### Source extract:
—————

Poetry He who with pocket-hammer smites the edge
Of luckless rock or prominent stone, disguised
In weather-stains or crusted o'er by Nature.
The substance classes by some barbarous name,
And thinks himself enriched,
Wealthier, and doubtless wiser than before.

These lines, from William Wordsworth’s The Excursion (1814), caused some offence among geologists of the time. Adam Sedgwick, who had been acquainted with the poet during various rambles in the Lake District, wrote in a letter to Wordsworth that the lines were ‘a poetic ban against my brethren of the hammer’1 Wordsworth tried to wriggle out of the charge by claiming it was the character in the poem that possessed such opinions (and, perhaps digging a deeper hole for himself, insisted his attack was not on geologists, but mineralogists!2)

This was a period when debates of a varying nature between artists and scientists were commonplace, and the distinction between scientific and artistic pursuits less pronounced than today. In the Library’s Rare Books collection, self-penned poems are abundant: as prefaces, as musings from the field, as dedications, or, in the case of John Bakewell’s A geological primer in verse (1820) and J.S. Watson’s Geology. A Poem in Seven Books (1844), as epic geological histories of the world laid out in rhyming couplets.

One book that fights the ‘poetic ban’ with great fervour is Charles Daubeny’s Fugitive poems…. In the latter years of his life Daubeny began to collect ‘some of the many effusions which from time to time had emanated from the prolific pens of his friends, hoping thus to preserve for the world their witty and instructive thoughts’3. The 71 poems in the anthology are indeed witty, from ‘Ode to a Professor’s Hammer’ by William Conybeare, to Horatio Smith’s nightmarish vision of Gideon Mantell’s museum, and Daubeny’s own ‘Lecture on Economical Cookery’. Many were written to be sung at the gentlemen’s gatherings.

But they are at the same time instructive, from elegies for figures such as William Buckland and William Smith, to John Stuart Blackie’s ‘The Boulder’, which marvels on the journey of an erratic, and the aforementioned Bakewell’s ‘The Birth of Granite’, which personifies Granite, Silex, Felspar and Mica in order to teach their properties to students. My favourites, however, are William Whewell’s tightly wrought sonnets, and Edward Forbes’s funny yet touching romance ‘A Naturalist’s Valentine’, a subtly formed metaphor of love lost across geological time: ‘Like some fantastic trilobite,/That perished in Silurian sea,/And long lay hid from mortal sight,/So was the heart I yield to thee’.

—————

### Information supplied:
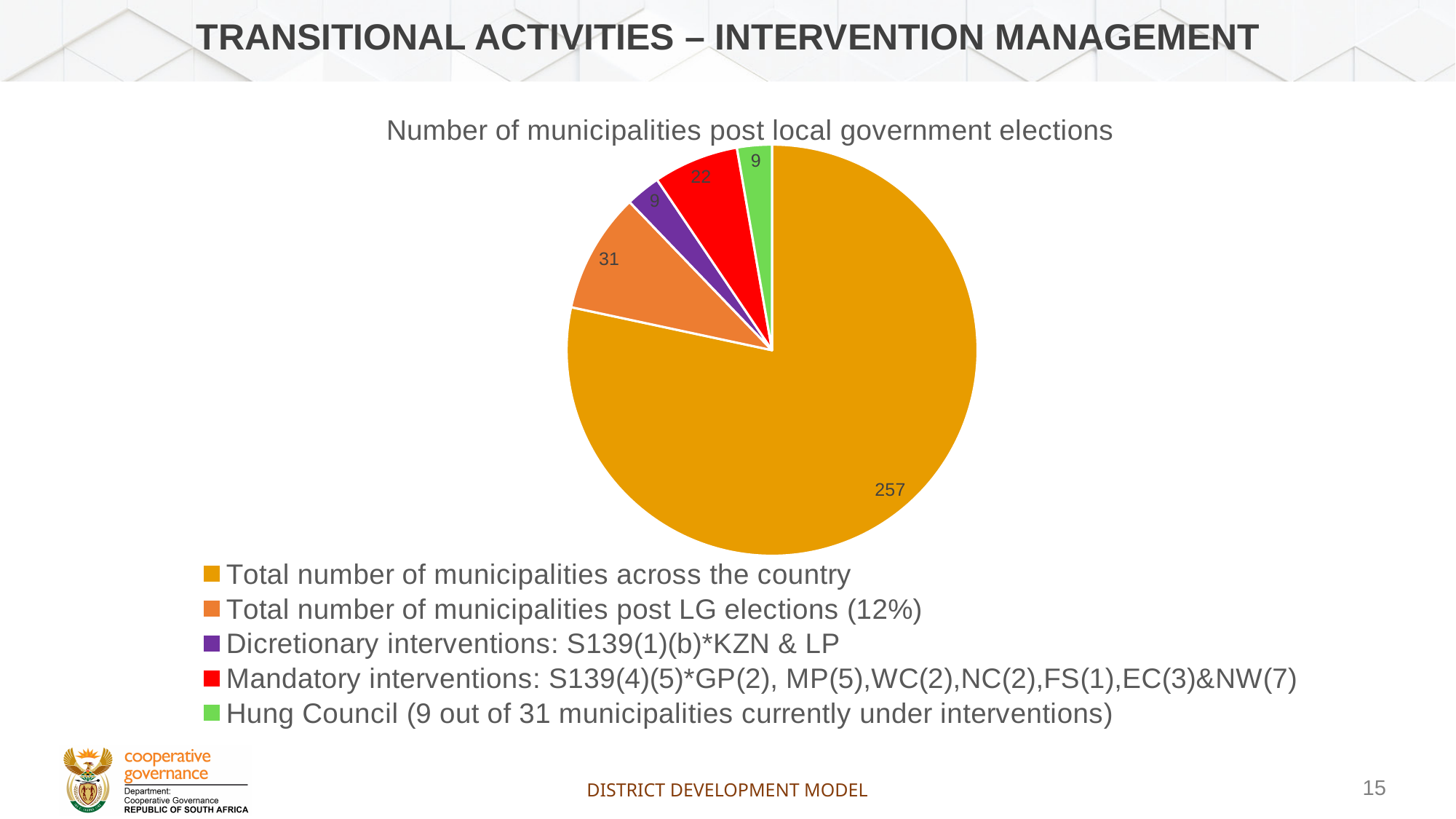
Which is larger: the 'Total number of municipalities post LG elections (12%)' slice or the 'Mandatory interventions' slice? Total number of municipalities post LG elections (12%) What value is shown for the slice 'Total number of municipalities across the country'? 257 What type of chart is shown on the slide? Pie chart What is the difference between the 'Total number of municipalities across the country' slice and the 'Total number of municipalities post LG elections (12%)' slice? 226 How many slices does the pie chart have? 5 What value is shown for the 'Hung Council' slice? 9 What value is shown for the slice 'Total number of municipalities post LG elections (12%)'? 31 What is the title of the chart? Number of municipalities post local government elections What value is shown for the 'Mandatory interventions' slice? 22 Which slice of the pie chart is the largest? Total number of municipalities across the country How many entries does the legend list? 5 What colour is the 'Hung Council' slice in the pie chart? Green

—————

### What you need to do:
1. In the passage on geology and poetry, how many poems does Daubeny's anthology contain?
2. Resume the passage on geology and poetry from the point where it stops.
The listing has nothing to do with the passage on geology and poetry.

### Answers given:
1. 71

2.
GEOLOGY & POETRY EVENT


Daubeny hoped that through publication of his anthology, ‘Literature and Science may be made to join hands in furnishing some amusement and some instruction’4. It is with similar pursuits in mind that the Society’s current President, Bryan Lovell, proposed in last July’s Geoscientist an event at which ‘the best geological poetry, original or otherwise… be judged by literary celebrities at an evening of high culture at Burlington House – with appropriate refreshment.’

Lovell now takes particular pleasure in inviting Fellows, Friends and other interested parties to a free one day celebration of poetry and geology at the Geological Society on Monday 10 October 2011. For more information and to register a place, visit www.geolsoc.org/geopoetry or contact Georgina Worrall in the Conference Department.

REFERENCES

  1. Wordsworth, William et al. A complete guide to the Lakes, comprising minute directions for the tourist, with mr. Wordsworth's Description of the scenery of the country, &c. and Three letters upon the geology of the Lake district, by prof. Sedgwick London: Longman & Co., 1842
  2. Davies, Hunter A walk around the lakes. A visit to Britain’s Lake District London: Frances Lincoln Ltd., 2009 (4th Edition).
  3. Daubeny, C.G.B. Fugitive poems connected with natural history and physical science London: James Parker & Co., 1869
  4. Ibid.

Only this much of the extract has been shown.